# Text segment
:::::

Pricing

from $0.01 / 1,000 results

HuggingFaceTP

Scrapes trending research papers from HuggingFace, capturing each paper’s title, description, and URL. The scraper collects data from the listing page and visits individual paper pages for full abstracts, providing a structured dataset of the latest AI research.

Pricing

from $0.01 / 1,000 results

Rating

0.0

(0)

Developer

amazing

Actor stats

Bookmarked

Total users

Monthly active users

3 months ago

Last modified

🚀 Features

✅ Scrapes trending AI/ML research papers from HuggingFace
✅ Extracts paper titles, authors, abstracts, and publication dates
✅ Collects paper URLs and direct links to research papers
✅ Fast and efficient scraping with Playwright
✅ Easy to use via Apify Console
✅ Exports data in JSON, CSV, or Excel format
✅ Configurable number of papers to scrape

📊 Data Extracted

The scraper collects the following information for each paper:

Field	Description
Paper Title	Full title of the research paper
Authors	List of paper authors
Abstract	Paper abstract/summary
Publication Date	When the paper was published
Paper URL	Link to the HuggingFace paper page
ArXiv URL	Direct link to the paper on ArXiv (if available)
Upvotes	Number of upvotes on HuggingFace
Comments	Number of comments/discussions
Scraped At	Timestamp when data was collected

🛠️ How to Use

Option 1: Using Apify Console (No Coding Required)

Create an Apify Account
- Go to apify.com and sign up for free
Import This Actor
- Click on Actors → Create new
- Choose this actor from the store or import via GitHub
Configure Input
- Set Max Papers (default: 50)
- Optionally adjust other settings
Run the Actor
- Click the Start button
- Wait for the scraper to complete (usually 1-3 minutes)
Download Results
- Go to Dataset tab
- Click Export and choose your format (CSV, JSON, Excel)

:::::

# Direction 1
Which lines of the entries contain the string "bbox"? Pull out each one.
The entries that follow have no connection to the HuggingFace scraper page.

# Task input
:::::

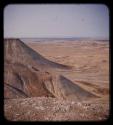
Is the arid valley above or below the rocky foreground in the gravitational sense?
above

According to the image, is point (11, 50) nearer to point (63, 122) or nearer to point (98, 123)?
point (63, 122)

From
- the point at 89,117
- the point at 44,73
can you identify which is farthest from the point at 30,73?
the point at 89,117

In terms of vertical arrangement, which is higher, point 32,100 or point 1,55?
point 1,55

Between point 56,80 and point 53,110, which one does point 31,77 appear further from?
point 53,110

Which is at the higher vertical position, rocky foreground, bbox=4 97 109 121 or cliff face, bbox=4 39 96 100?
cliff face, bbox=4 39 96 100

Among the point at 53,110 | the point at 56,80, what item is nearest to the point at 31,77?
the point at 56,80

:::::

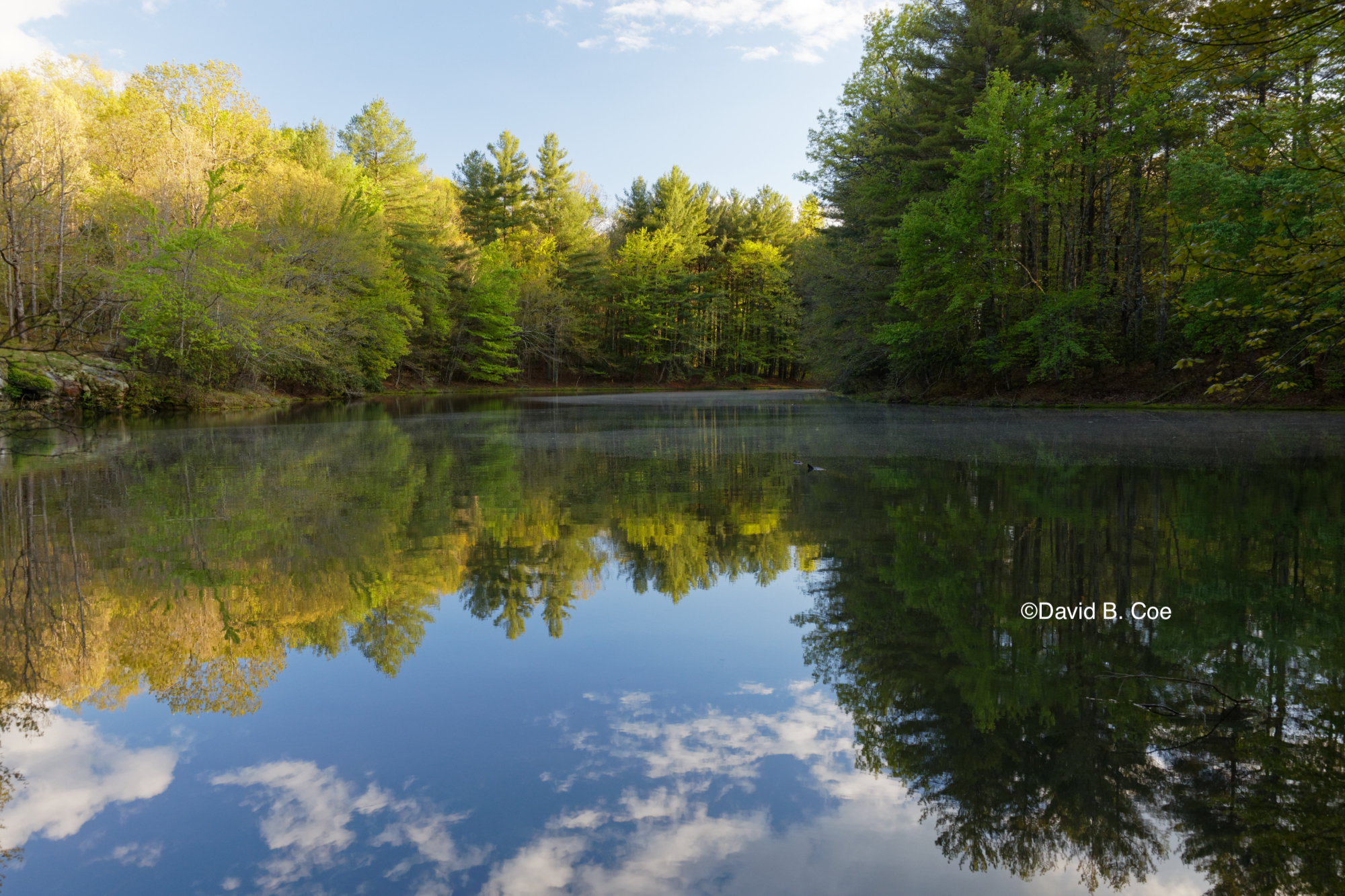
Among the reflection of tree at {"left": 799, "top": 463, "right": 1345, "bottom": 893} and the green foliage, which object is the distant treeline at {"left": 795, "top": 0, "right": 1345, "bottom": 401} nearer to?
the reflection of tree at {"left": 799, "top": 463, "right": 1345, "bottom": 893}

:::::

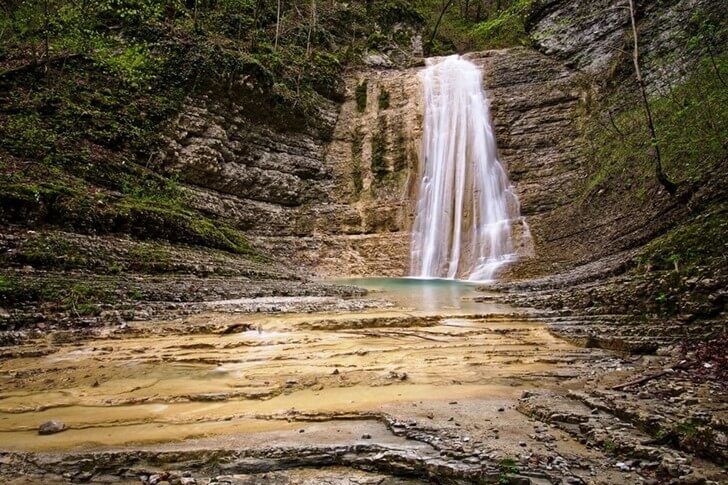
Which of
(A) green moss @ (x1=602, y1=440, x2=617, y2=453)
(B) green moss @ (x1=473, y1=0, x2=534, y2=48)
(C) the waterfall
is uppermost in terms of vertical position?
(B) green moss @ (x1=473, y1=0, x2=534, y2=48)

:::::

# Direction 2
According to the HuggingFace scraper page, what is the default value for Max Papers?

# Solution 1
Which is at the higher vertical position, rocky foreground, bbox=4 97 109 121 or cliff face, bbox=4 39 96 100?
cliff face, bbox=4 39 96 100

# Solution 2
50